• Instructions to follow: Reproduce the rows word for word, starting at the first row and ending at the line that contains "1536 inches".

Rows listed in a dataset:

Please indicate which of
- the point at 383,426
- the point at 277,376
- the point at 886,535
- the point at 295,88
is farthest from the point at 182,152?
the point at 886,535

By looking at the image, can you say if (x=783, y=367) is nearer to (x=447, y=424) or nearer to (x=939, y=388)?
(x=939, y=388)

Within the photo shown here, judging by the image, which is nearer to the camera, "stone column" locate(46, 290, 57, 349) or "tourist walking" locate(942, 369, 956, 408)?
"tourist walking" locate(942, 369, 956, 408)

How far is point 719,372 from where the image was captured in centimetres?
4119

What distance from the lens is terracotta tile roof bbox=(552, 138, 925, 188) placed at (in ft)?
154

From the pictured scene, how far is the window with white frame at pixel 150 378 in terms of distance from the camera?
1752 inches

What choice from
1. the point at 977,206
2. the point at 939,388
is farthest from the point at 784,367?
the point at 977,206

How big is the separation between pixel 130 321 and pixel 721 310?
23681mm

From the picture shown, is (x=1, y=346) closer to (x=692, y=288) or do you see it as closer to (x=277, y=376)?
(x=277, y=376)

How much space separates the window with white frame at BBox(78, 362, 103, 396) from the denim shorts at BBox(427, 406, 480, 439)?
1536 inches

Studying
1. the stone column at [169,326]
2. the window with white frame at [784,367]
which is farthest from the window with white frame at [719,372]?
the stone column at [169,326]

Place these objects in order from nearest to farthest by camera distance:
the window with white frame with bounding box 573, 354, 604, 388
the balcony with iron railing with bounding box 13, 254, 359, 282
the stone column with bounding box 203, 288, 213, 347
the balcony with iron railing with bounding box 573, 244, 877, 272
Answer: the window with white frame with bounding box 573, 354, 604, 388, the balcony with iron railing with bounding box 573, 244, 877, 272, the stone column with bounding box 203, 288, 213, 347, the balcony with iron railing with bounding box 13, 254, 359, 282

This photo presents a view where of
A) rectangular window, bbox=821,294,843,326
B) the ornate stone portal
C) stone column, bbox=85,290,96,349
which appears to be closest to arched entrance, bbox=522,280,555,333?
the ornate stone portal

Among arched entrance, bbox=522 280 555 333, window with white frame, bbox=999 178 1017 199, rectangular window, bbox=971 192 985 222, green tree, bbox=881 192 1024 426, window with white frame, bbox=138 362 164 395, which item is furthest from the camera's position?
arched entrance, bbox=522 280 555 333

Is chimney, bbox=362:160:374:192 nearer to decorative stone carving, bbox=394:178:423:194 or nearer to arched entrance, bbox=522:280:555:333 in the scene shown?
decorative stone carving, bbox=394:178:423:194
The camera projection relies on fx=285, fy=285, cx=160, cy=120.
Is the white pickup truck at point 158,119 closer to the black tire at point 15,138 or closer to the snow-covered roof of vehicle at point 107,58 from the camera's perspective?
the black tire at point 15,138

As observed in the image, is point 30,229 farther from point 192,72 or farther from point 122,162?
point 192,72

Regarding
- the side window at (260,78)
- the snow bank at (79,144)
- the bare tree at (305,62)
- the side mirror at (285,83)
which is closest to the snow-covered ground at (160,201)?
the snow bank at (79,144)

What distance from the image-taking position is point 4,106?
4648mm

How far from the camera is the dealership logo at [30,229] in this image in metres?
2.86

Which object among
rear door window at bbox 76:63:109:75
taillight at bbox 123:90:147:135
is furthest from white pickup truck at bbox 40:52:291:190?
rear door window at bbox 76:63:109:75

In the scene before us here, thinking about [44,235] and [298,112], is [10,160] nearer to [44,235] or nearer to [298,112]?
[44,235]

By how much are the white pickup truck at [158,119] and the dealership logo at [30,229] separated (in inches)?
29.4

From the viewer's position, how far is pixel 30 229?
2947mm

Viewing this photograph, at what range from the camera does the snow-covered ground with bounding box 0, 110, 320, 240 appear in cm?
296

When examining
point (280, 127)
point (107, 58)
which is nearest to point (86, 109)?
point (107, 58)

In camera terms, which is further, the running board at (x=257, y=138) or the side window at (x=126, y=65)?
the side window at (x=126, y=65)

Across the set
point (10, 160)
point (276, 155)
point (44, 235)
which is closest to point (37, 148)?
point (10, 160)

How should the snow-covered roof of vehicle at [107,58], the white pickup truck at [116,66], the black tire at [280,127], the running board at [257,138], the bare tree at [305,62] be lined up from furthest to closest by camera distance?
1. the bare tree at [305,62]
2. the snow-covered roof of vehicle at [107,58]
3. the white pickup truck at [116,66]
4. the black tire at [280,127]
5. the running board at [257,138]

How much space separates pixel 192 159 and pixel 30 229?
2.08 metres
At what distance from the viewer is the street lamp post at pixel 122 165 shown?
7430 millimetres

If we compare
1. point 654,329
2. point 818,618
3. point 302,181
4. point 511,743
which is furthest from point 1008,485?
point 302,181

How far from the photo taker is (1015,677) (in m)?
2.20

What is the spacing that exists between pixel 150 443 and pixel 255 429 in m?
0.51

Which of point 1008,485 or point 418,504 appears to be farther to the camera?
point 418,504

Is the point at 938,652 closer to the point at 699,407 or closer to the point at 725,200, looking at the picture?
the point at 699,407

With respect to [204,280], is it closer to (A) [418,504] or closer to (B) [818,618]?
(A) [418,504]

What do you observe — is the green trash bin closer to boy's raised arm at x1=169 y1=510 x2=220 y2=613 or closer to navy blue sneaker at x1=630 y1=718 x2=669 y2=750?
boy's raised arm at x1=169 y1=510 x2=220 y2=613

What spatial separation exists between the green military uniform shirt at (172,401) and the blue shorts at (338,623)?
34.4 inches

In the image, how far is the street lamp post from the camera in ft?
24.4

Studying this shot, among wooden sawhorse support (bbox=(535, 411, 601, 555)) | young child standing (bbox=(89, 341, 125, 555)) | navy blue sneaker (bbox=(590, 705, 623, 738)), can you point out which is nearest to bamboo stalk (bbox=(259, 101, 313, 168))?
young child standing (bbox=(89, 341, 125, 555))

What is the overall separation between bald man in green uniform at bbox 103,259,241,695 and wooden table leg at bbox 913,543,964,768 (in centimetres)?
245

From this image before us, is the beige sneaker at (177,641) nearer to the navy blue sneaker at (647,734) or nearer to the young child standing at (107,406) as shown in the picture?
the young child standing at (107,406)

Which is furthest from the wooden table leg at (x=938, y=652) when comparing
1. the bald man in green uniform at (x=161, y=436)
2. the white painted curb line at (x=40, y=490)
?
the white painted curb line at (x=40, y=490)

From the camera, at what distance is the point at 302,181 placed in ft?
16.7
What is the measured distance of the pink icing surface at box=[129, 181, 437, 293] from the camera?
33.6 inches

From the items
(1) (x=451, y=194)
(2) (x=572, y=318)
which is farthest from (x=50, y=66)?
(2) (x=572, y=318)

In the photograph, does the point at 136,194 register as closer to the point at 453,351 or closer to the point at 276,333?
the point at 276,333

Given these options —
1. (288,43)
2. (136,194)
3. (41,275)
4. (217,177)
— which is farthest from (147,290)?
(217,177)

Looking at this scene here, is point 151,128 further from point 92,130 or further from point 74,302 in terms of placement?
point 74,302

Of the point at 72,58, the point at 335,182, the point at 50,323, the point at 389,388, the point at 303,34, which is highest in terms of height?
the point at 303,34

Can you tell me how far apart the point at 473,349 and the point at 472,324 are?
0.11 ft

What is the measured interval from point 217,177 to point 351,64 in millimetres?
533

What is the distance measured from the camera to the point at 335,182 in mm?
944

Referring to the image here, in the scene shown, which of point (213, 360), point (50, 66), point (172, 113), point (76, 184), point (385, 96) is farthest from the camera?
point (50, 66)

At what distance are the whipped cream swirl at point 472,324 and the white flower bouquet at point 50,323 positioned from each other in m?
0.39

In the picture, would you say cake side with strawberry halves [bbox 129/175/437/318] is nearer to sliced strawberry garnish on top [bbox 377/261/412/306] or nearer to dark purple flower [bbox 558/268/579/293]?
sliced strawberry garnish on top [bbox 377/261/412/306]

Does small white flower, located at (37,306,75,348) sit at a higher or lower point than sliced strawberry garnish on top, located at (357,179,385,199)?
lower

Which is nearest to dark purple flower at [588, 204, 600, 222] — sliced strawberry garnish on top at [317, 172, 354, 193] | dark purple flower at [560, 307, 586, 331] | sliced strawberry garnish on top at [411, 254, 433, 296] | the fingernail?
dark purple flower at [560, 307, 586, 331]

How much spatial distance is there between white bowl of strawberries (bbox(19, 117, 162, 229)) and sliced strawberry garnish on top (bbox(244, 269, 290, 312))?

• The answer:
Please indicate which of
- the point at 383,426
- the point at 277,376
- the point at 886,535
- the point at 295,88
is farthest from the point at 182,152?
the point at 886,535

By looking at the image, can you say if (x=783, y=367) is nearer to (x=447, y=424) or nearer to (x=939, y=388)?
(x=939, y=388)

Within the photo shown here, judging by the image, which is nearer to the camera, "stone column" locate(46, 290, 57, 349) or "tourist walking" locate(942, 369, 956, 408)?
"tourist walking" locate(942, 369, 956, 408)

How far is point 719,372 from where the image was captured in centimetres?
4119

What distance from the lens is terracotta tile roof bbox=(552, 138, 925, 188) placed at (in ft)?
154

From the pictured scene, how far is the window with white frame at pixel 150 378 in terms of distance from the camera?
1752 inches

What choice from
1. the point at 977,206
2. the point at 939,388
is farthest from the point at 784,367?
the point at 977,206

How big is the separation between pixel 130 321 and pixel 721 310?
23681mm

From the picture shown, is (x=1, y=346) closer to (x=692, y=288) or do you see it as closer to (x=277, y=376)?
(x=277, y=376)

How much space separates the window with white frame at BBox(78, 362, 103, 396) from the denim shorts at BBox(427, 406, 480, 439)?
1536 inches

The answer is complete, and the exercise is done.